Assumptions and deviations

  • Non-canonical compartment and parameter names. The model’s 16 mechanistic states (nm_r, nmt_r, …, nita_f) and rate constants (kact_R_T0, kdiss, kon_A0, koff, kint_R_T, kint_F_T, nf0, sc) do not match the canonical PK compartments (depot, central, …) or PK parameters (lcl, lvc, …) listed in R/conventions.R. checkModelConventions() emits a warning per non-canonical name; these warnings are expected and documented here because the source paper is a mechanistic receptor-trafficking model, not a popPK model. The naming follows the paper’s notation (Table 2): n for receptor, m/i for membrane/internal, optional t/a for trastuzumab/Affibody-bound, and _r/_f for ruffled/flat region.
  • Concentration units. units$concentration is set to “fraction of initial total membrane HER2” (a unitless quantity), so checkModelConventions() emits a units warning because there is no “/” mass-per-volume slash. The model is intentionally dimensionless in receptor amounts: the paper normalizes NR(0) + NF(0) = 1 and uses an arbitrary fluorescence scale through sc.
  • No IIV, no residual error. Model B is reported with parameter point estimates plus 95% profile-likelihood intervals; the paper does not partition the observation variance into between-cell vs measurement components, so the model is encoded deterministically (no eta* and no propSd / addSd). This matches the convention for mechanistic / endogenous models (igg_kim_2006, phenylalanine_charbonneau_2021).
  • No dosing events. The trastuzumab and Affibody baths are modeled as time-gated boolean switches inside model() (trast_on, affib_on) controlled by four user-overridable time parameters (drug_start_min, drug_stop_min, affib_start_min, affib_stop_min). This avoids introducing experimental-control covariates that are not patient-level demographics. Users select alternative scenarios by overriding the four time parameters via params = c(...) in rxSolve().

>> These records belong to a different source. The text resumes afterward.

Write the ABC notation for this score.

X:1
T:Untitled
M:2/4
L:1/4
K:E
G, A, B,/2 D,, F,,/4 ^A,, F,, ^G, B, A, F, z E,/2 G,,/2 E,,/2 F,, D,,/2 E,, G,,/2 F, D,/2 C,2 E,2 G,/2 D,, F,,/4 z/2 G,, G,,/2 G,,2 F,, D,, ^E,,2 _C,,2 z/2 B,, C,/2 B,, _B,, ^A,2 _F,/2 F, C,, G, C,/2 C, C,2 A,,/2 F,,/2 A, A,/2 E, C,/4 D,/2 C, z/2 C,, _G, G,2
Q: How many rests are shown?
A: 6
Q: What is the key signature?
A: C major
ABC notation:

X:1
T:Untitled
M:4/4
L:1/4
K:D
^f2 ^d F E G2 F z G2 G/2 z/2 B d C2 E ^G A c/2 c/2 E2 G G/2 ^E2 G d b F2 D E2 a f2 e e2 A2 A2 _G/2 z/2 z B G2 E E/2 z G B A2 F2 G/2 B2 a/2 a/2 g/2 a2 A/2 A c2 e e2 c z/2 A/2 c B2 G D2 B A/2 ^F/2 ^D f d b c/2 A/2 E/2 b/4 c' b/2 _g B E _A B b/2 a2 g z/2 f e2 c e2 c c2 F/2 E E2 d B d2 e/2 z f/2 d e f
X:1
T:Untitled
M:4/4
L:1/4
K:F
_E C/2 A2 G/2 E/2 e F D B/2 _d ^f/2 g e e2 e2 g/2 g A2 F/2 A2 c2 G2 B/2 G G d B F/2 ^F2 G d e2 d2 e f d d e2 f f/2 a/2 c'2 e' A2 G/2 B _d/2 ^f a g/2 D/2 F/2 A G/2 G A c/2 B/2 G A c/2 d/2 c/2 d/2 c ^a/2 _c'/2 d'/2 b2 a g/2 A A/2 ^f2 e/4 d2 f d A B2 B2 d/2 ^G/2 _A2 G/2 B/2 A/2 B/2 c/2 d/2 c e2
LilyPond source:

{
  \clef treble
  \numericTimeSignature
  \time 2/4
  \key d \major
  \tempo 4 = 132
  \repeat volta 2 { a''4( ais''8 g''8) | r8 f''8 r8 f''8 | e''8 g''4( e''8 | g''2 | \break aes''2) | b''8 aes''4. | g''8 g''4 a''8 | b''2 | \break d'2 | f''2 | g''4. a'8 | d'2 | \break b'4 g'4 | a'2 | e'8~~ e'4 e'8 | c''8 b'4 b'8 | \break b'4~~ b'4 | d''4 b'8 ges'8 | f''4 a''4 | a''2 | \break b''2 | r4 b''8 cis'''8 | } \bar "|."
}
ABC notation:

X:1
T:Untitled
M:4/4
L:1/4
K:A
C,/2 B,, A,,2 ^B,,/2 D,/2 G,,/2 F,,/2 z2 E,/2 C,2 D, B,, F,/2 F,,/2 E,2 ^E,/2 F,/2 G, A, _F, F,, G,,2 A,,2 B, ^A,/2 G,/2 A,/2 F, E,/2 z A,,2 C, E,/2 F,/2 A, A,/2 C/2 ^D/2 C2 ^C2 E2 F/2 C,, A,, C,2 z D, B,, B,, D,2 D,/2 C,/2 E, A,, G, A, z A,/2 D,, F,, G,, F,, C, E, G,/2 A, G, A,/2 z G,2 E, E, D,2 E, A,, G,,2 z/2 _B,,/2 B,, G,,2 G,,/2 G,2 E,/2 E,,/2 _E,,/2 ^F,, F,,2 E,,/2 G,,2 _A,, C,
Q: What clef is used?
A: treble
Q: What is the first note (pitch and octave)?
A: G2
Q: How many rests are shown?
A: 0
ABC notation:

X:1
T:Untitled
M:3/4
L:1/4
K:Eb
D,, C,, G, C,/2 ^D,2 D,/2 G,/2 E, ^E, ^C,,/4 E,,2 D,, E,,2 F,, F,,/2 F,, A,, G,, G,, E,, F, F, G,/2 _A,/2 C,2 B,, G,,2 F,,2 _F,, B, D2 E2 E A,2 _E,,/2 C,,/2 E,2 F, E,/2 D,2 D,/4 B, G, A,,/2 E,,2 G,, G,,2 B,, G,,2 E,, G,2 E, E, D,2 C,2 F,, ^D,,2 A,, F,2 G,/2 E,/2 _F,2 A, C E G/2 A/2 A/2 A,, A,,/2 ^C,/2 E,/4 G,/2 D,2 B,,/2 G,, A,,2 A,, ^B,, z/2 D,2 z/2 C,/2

  • Effective rate constants vs raw rates. Table 3 reports the products kact_R * T0, kact_F * T0, and kon * A0 rather than the underlying second-order rate constants. The model uses these effective first-order rates directly, which is identical to the paper’s implementation when trastuzumab and Affibody are present at saturating bath concentrations (T0 / Nm(0) ~ 2.5e4 and A0 / Nm(0) ~ 50). This is the same simplification the paper applies (Methods, Mathematical Modeling: “T was implemented as the product of the initial amount of trastuzumab NT and a switch s_on”).
  • kint_R_T poorly identified. The fitted value 49 /min is the lower-bound estimate (95% CI [47, infinity]). The paper states this value is “extremely large” but the data identifies only its lower bound. Any value greater than ~47 reproduces Figure 5B equivalently; the model file pins it to the reported point estimate.
  • kact_F_T0 = kact_R_T0 (fixed). Footnote * of Table 3 states “the difference between kact_R and kact_F was estimated to zero, therefore kact_R = kact_F”. The model file encodes kact_F_T0 as fixed(0.41) rather than kact_R_T0 so that the value is preserved when the user overrides kact_R_T0. The two values agree at the published estimate to within rounding.
  • kon_A0 = 1.0 (fixed from Model A). Footnote ** of Table 3 states “kon parameter was non-identifiable [in Model B] and fixed to the value from Model A”. The model file encodes this as fixed(1.0).
  • Validation against Table 5 imperfect. The paper acknowledges (Discussion, last paragraph of Extended-model section) that the model predictions for the 60 min Table 5 ratios are systematically smaller than the validation-dataset observations. This is reproduced here; the model file is faithful to the paper’s published parameters and is not tuned to match Table 5 data.